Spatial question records
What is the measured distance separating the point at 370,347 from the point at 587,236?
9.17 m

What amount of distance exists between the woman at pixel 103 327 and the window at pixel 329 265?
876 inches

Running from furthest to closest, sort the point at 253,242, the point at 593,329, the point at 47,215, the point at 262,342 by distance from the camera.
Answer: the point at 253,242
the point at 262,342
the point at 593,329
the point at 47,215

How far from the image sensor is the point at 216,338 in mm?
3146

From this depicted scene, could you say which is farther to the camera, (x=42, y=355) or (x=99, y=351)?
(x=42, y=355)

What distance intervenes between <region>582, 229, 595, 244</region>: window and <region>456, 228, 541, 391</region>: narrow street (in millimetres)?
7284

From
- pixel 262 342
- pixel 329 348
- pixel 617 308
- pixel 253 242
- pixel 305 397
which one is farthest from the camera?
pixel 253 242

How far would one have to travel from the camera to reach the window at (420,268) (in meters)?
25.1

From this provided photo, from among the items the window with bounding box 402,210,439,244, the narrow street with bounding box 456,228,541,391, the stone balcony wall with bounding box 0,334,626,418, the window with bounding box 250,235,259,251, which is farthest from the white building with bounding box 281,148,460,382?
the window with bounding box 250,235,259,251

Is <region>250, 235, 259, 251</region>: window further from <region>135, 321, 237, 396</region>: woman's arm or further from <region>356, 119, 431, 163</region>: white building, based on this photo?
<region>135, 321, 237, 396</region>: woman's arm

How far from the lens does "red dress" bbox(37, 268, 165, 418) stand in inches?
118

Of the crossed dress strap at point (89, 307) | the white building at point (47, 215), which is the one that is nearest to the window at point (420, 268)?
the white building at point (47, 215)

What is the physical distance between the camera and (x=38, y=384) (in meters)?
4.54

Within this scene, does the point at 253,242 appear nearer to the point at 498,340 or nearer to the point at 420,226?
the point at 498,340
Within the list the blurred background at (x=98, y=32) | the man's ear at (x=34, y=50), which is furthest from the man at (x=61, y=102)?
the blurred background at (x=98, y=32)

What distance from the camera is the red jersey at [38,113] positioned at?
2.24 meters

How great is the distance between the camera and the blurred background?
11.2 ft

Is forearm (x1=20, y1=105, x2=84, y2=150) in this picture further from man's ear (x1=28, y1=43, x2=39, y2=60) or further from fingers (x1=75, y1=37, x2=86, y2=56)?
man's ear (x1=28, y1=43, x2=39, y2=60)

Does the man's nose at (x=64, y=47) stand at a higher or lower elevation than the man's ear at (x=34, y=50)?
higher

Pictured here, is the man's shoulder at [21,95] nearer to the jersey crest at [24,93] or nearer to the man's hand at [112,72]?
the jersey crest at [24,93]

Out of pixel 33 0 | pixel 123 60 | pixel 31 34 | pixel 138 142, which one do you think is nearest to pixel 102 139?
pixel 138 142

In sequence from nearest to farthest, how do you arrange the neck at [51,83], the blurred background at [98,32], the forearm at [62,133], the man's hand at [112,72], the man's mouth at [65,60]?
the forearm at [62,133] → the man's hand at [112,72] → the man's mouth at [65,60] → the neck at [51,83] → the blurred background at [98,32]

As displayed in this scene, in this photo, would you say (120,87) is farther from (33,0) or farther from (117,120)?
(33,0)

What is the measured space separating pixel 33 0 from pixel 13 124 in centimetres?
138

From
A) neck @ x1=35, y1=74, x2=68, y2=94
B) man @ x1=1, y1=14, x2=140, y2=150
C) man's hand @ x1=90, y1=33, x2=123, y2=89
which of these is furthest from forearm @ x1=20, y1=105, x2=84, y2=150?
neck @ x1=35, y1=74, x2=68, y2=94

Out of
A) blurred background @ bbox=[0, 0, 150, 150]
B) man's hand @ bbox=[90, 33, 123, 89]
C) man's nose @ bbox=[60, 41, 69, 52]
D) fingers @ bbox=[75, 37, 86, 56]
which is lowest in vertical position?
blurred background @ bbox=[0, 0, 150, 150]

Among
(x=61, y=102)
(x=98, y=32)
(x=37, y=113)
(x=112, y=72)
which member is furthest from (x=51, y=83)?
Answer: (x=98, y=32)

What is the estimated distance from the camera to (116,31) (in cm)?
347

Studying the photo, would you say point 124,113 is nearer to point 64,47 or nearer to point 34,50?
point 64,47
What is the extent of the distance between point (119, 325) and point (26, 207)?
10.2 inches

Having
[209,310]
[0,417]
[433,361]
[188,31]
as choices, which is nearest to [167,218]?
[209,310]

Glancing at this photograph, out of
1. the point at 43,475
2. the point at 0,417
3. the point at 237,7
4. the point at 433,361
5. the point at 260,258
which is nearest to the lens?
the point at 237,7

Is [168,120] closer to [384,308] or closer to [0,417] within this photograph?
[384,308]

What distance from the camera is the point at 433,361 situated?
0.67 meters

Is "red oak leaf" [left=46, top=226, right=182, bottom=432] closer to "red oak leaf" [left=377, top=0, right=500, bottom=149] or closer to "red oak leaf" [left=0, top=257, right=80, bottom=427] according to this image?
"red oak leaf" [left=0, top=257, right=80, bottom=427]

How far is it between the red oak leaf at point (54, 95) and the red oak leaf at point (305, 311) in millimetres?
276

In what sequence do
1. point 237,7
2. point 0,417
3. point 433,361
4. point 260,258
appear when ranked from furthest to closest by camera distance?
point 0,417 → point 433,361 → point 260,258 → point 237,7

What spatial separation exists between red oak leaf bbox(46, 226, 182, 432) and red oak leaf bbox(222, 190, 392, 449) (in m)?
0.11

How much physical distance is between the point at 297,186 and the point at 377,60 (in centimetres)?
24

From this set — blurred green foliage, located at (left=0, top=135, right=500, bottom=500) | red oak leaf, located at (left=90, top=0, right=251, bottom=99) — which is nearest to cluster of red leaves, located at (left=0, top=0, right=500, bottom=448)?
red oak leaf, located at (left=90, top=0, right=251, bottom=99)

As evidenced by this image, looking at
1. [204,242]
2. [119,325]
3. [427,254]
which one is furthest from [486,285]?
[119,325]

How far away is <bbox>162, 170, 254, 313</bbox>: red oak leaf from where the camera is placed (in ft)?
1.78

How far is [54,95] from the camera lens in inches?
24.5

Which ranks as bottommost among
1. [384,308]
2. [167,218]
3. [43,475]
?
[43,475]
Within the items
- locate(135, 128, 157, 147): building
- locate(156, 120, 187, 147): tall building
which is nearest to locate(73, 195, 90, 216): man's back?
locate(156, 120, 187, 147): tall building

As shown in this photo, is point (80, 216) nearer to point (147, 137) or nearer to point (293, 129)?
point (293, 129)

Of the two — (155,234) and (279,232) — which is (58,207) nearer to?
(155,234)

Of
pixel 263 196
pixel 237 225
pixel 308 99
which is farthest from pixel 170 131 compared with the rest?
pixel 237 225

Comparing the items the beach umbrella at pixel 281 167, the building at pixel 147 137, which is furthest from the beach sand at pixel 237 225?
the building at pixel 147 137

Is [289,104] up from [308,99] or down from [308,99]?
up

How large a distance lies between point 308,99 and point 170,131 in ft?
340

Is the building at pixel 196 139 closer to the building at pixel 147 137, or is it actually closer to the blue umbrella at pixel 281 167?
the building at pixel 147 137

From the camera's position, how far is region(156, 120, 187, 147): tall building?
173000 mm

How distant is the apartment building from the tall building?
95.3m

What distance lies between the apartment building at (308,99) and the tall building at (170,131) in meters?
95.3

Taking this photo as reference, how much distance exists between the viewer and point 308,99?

Work instructions →
Copy every item above word for word, leaving each line unchanged.

In response →
What is the measured distance separating the point at 370,347 from the point at 587,236?
9.17 m

What amount of distance exists between the woman at pixel 103 327 and the window at pixel 329 265?
876 inches

Running from furthest to closest, sort the point at 253,242, the point at 593,329, the point at 47,215, the point at 262,342 by distance from the camera.
Answer: the point at 253,242
the point at 262,342
the point at 593,329
the point at 47,215

How far from the image sensor is the point at 216,338 in mm?
3146

From this depicted scene, could you say which is farther to the camera, (x=42, y=355) or (x=99, y=351)?
(x=42, y=355)

What distance intervenes between <region>582, 229, 595, 244</region>: window and <region>456, 228, 541, 391</region>: narrow street (in millimetres)?
7284

From
- pixel 262 342
- pixel 329 348
- pixel 617 308
- pixel 253 242
- pixel 305 397
which one is farthest from the camera?
pixel 253 242

How far would one have to travel from the camera to reach the window at (420,268) (in meters)?
25.1

From this provided photo, from among the items the window with bounding box 402,210,439,244, the narrow street with bounding box 456,228,541,391, the stone balcony wall with bounding box 0,334,626,418, the window with bounding box 250,235,259,251, which is farthest from the white building with bounding box 281,148,460,382?
the window with bounding box 250,235,259,251

Is <region>250, 235, 259, 251</region>: window further from <region>135, 321, 237, 396</region>: woman's arm or further from <region>356, 119, 431, 163</region>: white building, based on this photo?
<region>135, 321, 237, 396</region>: woman's arm

How far from the lens does "red dress" bbox(37, 268, 165, 418) stand in inches?
118

Of the crossed dress strap at point (89, 307) | the white building at point (47, 215), which is the one that is nearest to the window at point (420, 268)?
the white building at point (47, 215)

What is the physical distance between the camera and (x=38, y=384) (in meters)?
4.54

Within this scene, does the point at 253,242 appear nearer to the point at 498,340 or nearer to the point at 420,226?
the point at 498,340
Within the list the blurred background at (x=98, y=32) | the man's ear at (x=34, y=50), which is furthest from the man at (x=61, y=102)?
the blurred background at (x=98, y=32)

What distance from the camera is the red jersey at [38,113] positioned at?
2.24 meters

How great is the distance between the camera and the blurred background?
11.2 ft

Is forearm (x1=20, y1=105, x2=84, y2=150) in this picture further from man's ear (x1=28, y1=43, x2=39, y2=60) or further from fingers (x1=75, y1=37, x2=86, y2=56)?
man's ear (x1=28, y1=43, x2=39, y2=60)

Does the man's nose at (x=64, y=47) stand at a higher or lower elevation than the man's ear at (x=34, y=50)?
higher

Pictured here, is the man's shoulder at [21,95] nearer to the jersey crest at [24,93] or nearer to the man's hand at [112,72]?
the jersey crest at [24,93]

Out of pixel 33 0 | pixel 123 60 | pixel 31 34 | pixel 138 142, which one do you think is nearest to pixel 102 139?
pixel 138 142

In sequence from nearest to farthest, how do you arrange the neck at [51,83], the blurred background at [98,32], the forearm at [62,133], the man's hand at [112,72], the man's mouth at [65,60]?
the forearm at [62,133] → the man's hand at [112,72] → the man's mouth at [65,60] → the neck at [51,83] → the blurred background at [98,32]

As displayed in this scene, in this photo, would you say (120,87) is farther from (33,0) or farther from (117,120)?
(33,0)

What is the measured space separating pixel 33 0 from pixel 13 124 in centimetres?
138

From
A) neck @ x1=35, y1=74, x2=68, y2=94
B) man @ x1=1, y1=14, x2=140, y2=150
C) man's hand @ x1=90, y1=33, x2=123, y2=89
which of these is furthest from forearm @ x1=20, y1=105, x2=84, y2=150?
neck @ x1=35, y1=74, x2=68, y2=94

Out of
A) blurred background @ bbox=[0, 0, 150, 150]
B) man's hand @ bbox=[90, 33, 123, 89]
C) man's nose @ bbox=[60, 41, 69, 52]
D) fingers @ bbox=[75, 37, 86, 56]
which is lowest in vertical position?
blurred background @ bbox=[0, 0, 150, 150]

Among
(x=61, y=102)
(x=98, y=32)
(x=37, y=113)
(x=112, y=72)
which member is furthest from (x=51, y=83)?
Answer: (x=98, y=32)

What is the estimated distance from the camera to (116,31) (in cm)?
347

Studying the photo, would you say point 124,113 is nearer to point 64,47 or nearer to point 34,50?
point 64,47
What is the extent of the distance between point (119, 325) and point (26, 207)?
10.2 inches

Having
[209,310]
[0,417]
[433,361]
[188,31]
as choices, which is nearest to [167,218]?
[209,310]

Glancing at this photograph, out of
1. the point at 43,475
2. the point at 0,417
3. the point at 237,7
4. the point at 433,361
5. the point at 260,258
which is nearest to the lens?
the point at 237,7

Is [168,120] closer to [384,308] or closer to [0,417] within this photograph?
[384,308]

What distance from the camera is the point at 433,361 situated?
0.67 meters

Is "red oak leaf" [left=46, top=226, right=182, bottom=432] closer to "red oak leaf" [left=377, top=0, right=500, bottom=149] or closer to "red oak leaf" [left=0, top=257, right=80, bottom=427] according to this image?
"red oak leaf" [left=0, top=257, right=80, bottom=427]

How far is it between the red oak leaf at point (54, 95) and the red oak leaf at point (305, 311) in millimetres?
276

In what sequence do
1. point 237,7
2. point 0,417
3. point 433,361
4. point 260,258
appear when ranked from furthest to closest by camera distance?
point 0,417 → point 433,361 → point 260,258 → point 237,7

What spatial separation exists between red oak leaf bbox(46, 226, 182, 432) and red oak leaf bbox(222, 190, 392, 449) (in m)?
0.11

How much physical distance is between the point at 297,186 and the point at 377,60 (in centimetres)?
24

From this set — blurred green foliage, located at (left=0, top=135, right=500, bottom=500) | red oak leaf, located at (left=90, top=0, right=251, bottom=99) — which is nearest to cluster of red leaves, located at (left=0, top=0, right=500, bottom=448)?
red oak leaf, located at (left=90, top=0, right=251, bottom=99)

As evidenced by this image, looking at
1. [204,242]
2. [119,325]
3. [427,254]
which one is furthest from [486,285]?
[119,325]

How far away is <bbox>162, 170, 254, 313</bbox>: red oak leaf from where the camera is placed (in ft)?
1.78

How far is [54,95] from the camera lens in inches?
24.5

Which ranks as bottommost among
1. [384,308]
2. [167,218]
3. [43,475]
?
[43,475]
Within the items
- locate(135, 128, 157, 147): building
- locate(156, 120, 187, 147): tall building
which is nearest to locate(73, 195, 90, 216): man's back?
locate(156, 120, 187, 147): tall building

As shown in this photo, is point (80, 216) nearer to point (147, 137) or nearer to point (293, 129)?
point (293, 129)

Of the two — (155,234) and (279,232) — which is (58,207) nearer to?
(155,234)

Of
pixel 263 196
pixel 237 225
pixel 308 99
which is farthest from pixel 170 131 compared with the rest?
pixel 237 225

Comparing the items the beach umbrella at pixel 281 167, the building at pixel 147 137, which is furthest from the beach sand at pixel 237 225?
the building at pixel 147 137

Is [289,104] up from [308,99] or down from [308,99]?
up

How large a distance lies between point 308,99 and point 170,131 in ft?
340

Is the building at pixel 196 139 closer to the building at pixel 147 137, or is it actually closer to the blue umbrella at pixel 281 167?
the building at pixel 147 137

From the camera's position, how far is region(156, 120, 187, 147): tall building?
173000 mm

How distant is the apartment building from the tall building?
95.3m

What distance lies between the apartment building at (308,99) and the tall building at (170,131) in meters?
95.3

Taking this photo as reference, how much distance exists between the viewer and point 308,99?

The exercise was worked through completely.